WRITTEN EXERCISE: Copy every row below word for word, and leave the pictures out of your copy.

<<<<

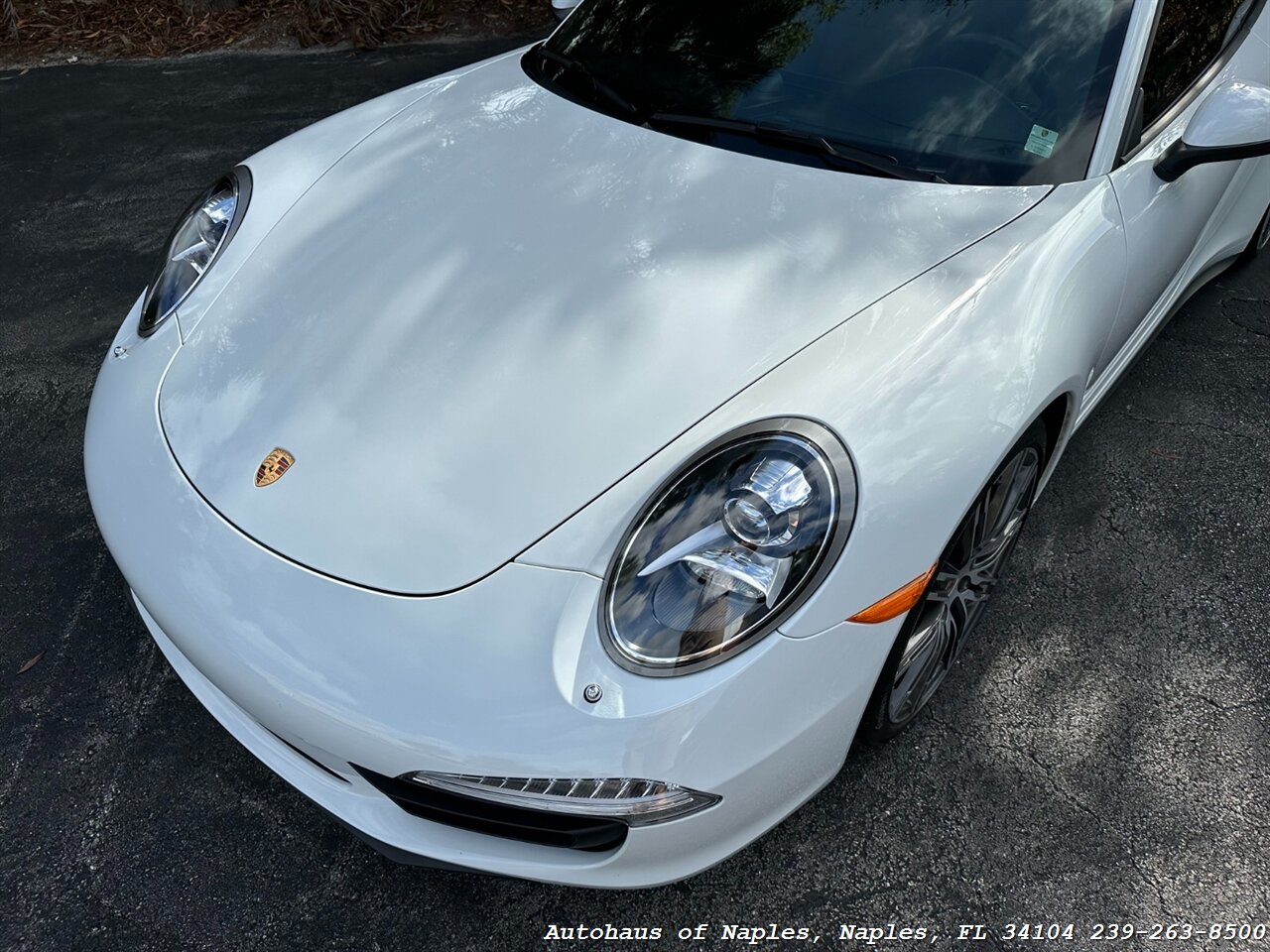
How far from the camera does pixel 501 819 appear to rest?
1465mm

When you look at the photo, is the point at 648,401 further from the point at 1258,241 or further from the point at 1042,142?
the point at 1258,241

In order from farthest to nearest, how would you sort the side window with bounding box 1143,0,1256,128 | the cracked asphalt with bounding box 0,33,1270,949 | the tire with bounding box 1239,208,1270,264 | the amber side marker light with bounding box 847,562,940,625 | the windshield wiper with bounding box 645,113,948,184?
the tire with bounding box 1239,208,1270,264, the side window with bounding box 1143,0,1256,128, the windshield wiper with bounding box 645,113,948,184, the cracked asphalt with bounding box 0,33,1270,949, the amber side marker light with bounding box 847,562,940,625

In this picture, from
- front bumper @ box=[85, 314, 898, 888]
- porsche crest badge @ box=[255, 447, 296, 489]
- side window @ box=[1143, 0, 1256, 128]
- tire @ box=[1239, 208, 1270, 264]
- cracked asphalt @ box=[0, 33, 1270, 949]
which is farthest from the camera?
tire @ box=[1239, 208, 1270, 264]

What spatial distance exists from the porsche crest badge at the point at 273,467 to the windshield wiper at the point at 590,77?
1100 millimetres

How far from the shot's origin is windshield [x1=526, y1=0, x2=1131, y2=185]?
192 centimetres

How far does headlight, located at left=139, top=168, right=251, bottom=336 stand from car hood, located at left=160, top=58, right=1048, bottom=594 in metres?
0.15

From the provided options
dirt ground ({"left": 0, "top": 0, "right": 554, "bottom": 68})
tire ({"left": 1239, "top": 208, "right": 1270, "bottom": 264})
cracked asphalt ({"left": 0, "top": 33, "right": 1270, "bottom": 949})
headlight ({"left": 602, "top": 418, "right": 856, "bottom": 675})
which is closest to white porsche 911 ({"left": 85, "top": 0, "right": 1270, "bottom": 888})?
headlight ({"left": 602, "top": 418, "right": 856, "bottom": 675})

>>>>

EXERCISE RESPONSE:
How far from the camera does pixel 501 819 appear to rest?
1465mm

When you look at the photo, is the point at 648,401 further from the point at 1258,241 or further from the point at 1042,142?
the point at 1258,241

In order from farthest to nearest, how would you sort the side window with bounding box 1143,0,1256,128 | the cracked asphalt with bounding box 0,33,1270,949 | the tire with bounding box 1239,208,1270,264 | the amber side marker light with bounding box 847,562,940,625 | the windshield wiper with bounding box 645,113,948,184?
the tire with bounding box 1239,208,1270,264, the side window with bounding box 1143,0,1256,128, the windshield wiper with bounding box 645,113,948,184, the cracked asphalt with bounding box 0,33,1270,949, the amber side marker light with bounding box 847,562,940,625

In this picture, from
- front bumper @ box=[85, 314, 898, 888]
- porsche crest badge @ box=[255, 447, 296, 489]
- side window @ box=[1143, 0, 1256, 128]
- tire @ box=[1239, 208, 1270, 264]
- cracked asphalt @ box=[0, 33, 1270, 949]
which is farthest from the camera?
tire @ box=[1239, 208, 1270, 264]

What spatial distance exists from the porsche crest badge at the point at 273,467 to the windshield wiper at the point at 590,77?
1100 millimetres

How far from the shot's origin is windshield [x1=526, y1=0, x2=1131, y2=185]?
192 centimetres

How far does headlight, located at left=139, top=168, right=251, bottom=336 stand from car hood, located at left=160, top=58, right=1048, bottom=594 in metres?
0.15

From the provided options
dirt ground ({"left": 0, "top": 0, "right": 554, "bottom": 68})
tire ({"left": 1239, "top": 208, "right": 1270, "bottom": 264})
cracked asphalt ({"left": 0, "top": 33, "right": 1270, "bottom": 949})
headlight ({"left": 602, "top": 418, "right": 856, "bottom": 675})
which is closest to white porsche 911 ({"left": 85, "top": 0, "right": 1270, "bottom": 888})?
headlight ({"left": 602, "top": 418, "right": 856, "bottom": 675})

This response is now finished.